Lecture 21: Termination, Making Choices

1. Termination: we now understand that programs do not necessarily terminate anymore. What does it mean to make a termination argument? Let's look at three cases:
   1. Quick-Sort

       
      ;; quick-sort : (listof number) -> (listof number)
      ;; Purpose: sort a list of numbers
      (define (quick-sort alon)
        (cond
          ((empty? alon) empty)
          (else (append 
      	    (quick-sort (smaller-items alon (first alon))) 
      	    (list (first alon)) 
      	    (quick-sort (larger-items alon (first alon)))))))
      

      Here is the graph of applications:

                      (quick-sort (list ....))
                              |
                       _______|________
                      |                |
                (quick-sort ...)   (quick-sort ...)
           ... .... 
      

      We need to make sure that each "path" terminates. If we can argue that each application receives a smaller call we are set -- why -- induction -> 280.
   2. Tabulate

      ;; tabulate : (num -> num) num num -> num
      ;; Purpose: list of (list x (f x)) for all x in start, start + 1.0, ... end.
      ;; Example: (tabulate sin 4. 6.)
      ;;  = (list (list 4. (sin 4.)) (list 5. (sin 5.)) (list 6. (sin 6.)))
      (define (tabulate f start end)
        (cond
          ((= start end) empty)
          (else (cons (list start (f start)) (tabulate f (+ start 1.0) end)))))
      

      Won't terminate -- ouch. Need < to do a good job.
   3. Newton : nothing is guaranteed to decrease -- say so!
   
   
   
2. Choices: now that we have "generative" recursion, we can make a choice as we design programs.

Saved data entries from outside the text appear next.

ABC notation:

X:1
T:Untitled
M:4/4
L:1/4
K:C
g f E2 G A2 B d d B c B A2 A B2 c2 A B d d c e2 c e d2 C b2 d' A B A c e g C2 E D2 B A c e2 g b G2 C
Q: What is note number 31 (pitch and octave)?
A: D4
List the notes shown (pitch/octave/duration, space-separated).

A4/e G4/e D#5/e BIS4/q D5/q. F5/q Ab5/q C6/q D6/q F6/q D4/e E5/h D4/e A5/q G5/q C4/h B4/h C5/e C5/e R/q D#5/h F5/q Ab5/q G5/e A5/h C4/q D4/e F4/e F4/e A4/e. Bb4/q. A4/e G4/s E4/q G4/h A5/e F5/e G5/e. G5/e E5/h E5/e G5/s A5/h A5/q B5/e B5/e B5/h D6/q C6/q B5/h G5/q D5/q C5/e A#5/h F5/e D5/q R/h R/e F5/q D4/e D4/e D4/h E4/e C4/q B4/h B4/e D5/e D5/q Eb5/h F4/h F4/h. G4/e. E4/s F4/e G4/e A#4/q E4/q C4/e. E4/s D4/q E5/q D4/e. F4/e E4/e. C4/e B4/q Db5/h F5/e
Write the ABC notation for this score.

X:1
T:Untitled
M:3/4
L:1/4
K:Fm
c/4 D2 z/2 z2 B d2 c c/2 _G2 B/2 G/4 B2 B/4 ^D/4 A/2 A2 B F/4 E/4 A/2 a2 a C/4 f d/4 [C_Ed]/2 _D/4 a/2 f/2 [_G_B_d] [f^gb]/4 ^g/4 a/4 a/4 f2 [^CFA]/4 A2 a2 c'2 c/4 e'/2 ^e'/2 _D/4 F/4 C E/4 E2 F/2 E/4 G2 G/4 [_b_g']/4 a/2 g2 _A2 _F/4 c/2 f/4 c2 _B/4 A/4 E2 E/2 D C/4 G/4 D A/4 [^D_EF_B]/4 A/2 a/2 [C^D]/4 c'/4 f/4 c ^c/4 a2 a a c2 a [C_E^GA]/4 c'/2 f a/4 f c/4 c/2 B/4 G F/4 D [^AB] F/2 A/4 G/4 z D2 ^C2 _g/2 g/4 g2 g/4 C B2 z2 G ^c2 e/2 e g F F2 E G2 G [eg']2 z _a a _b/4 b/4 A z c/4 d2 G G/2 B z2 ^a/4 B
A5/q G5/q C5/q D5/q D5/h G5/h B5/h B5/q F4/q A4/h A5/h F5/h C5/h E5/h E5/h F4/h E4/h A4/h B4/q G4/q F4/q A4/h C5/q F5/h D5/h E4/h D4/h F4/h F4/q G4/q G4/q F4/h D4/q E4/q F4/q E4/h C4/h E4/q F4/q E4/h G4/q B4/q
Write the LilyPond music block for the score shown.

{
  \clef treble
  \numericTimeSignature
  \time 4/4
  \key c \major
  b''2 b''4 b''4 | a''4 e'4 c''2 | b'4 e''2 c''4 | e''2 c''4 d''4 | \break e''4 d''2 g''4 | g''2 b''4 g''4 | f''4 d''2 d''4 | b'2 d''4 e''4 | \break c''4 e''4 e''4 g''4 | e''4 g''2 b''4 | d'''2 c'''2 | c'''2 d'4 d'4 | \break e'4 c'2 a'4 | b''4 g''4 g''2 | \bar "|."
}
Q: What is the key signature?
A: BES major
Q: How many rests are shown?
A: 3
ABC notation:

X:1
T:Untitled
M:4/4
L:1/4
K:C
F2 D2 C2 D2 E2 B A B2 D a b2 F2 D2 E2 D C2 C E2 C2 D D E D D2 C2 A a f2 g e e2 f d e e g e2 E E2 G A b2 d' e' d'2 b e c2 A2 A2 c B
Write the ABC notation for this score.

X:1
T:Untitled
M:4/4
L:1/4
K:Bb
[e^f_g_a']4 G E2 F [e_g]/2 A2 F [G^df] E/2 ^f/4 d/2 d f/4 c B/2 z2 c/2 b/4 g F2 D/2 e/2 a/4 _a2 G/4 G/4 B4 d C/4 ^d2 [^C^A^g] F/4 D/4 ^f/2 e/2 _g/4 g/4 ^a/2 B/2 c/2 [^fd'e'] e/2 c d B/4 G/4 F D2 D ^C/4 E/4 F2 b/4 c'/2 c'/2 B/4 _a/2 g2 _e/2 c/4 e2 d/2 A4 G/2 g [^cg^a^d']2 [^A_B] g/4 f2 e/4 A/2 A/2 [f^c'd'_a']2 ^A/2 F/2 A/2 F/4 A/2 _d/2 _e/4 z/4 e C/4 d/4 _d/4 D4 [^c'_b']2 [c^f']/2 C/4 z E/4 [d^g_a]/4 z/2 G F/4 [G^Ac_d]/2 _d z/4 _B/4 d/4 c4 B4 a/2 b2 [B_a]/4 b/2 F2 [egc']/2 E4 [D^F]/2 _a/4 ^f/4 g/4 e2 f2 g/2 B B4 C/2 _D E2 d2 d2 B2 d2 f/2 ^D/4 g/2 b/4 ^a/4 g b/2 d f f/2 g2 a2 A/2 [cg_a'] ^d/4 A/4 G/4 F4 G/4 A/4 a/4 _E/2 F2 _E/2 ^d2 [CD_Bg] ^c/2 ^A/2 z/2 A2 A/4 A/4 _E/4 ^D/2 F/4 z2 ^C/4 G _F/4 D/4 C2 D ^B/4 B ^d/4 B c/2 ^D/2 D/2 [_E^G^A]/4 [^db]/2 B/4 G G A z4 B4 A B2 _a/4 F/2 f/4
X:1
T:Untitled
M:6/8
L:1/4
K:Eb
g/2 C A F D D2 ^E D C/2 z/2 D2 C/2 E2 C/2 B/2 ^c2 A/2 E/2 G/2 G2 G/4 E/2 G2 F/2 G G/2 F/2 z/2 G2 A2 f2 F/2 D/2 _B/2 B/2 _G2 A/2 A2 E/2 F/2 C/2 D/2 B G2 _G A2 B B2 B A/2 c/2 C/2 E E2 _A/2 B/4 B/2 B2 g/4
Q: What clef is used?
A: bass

   Example 1: both sort versus quick-sort produce sorted lists of numbers from list of numbers

   Example 2: both find-root versus find-root2 produce small intervals in which some given function f has a root; so does find-root-newton

   What choice to make? If a structural solution exists, develop it. If it is doing things properly, fine. If not, think about a generative approach.
   Consider find-root versus find-root2. Suppose the root is close to 0. And we start at 1024. How many recursive steps will we do with find-root and how many with find-root2:

    
     (find-root f 1024)                (find-root f 0 1024)    
   = (find-root f 1023)		  = (find-root f 0 512)     
   = ...				  = ...                     
   = (find-root f 0)		  = (find-root f 0 1)       
   = 0				  = 0                       
   
        ~ 1024 steps [O(i)]             ~ 10 steps [O(log2 i)]
   

   We will cover this topic in Lab again with a similarly dramatic example.
   
   

3. Coding up Algorithms versus Creating Algorithms
4. The spectrum: There is a whole spectrum of generative programs:

   Newton          Bi-section        Quick             Floating-Point loops
    * --------------- * --------------- * ------------------- * 
   

   Some are difficult, and not expected from a plain old undergraduate. Others are easy and belong into your standard repertoire.

   The role of mathematics. In many cases new algorithms are discovered by studying the underlying math. You often need to know/study continuous mathematics (Zippel) for scientific problems; deep discrete mathematics for structural problems. A mere programmer may never be asked to do so, but a computer scientist must understand what's going on.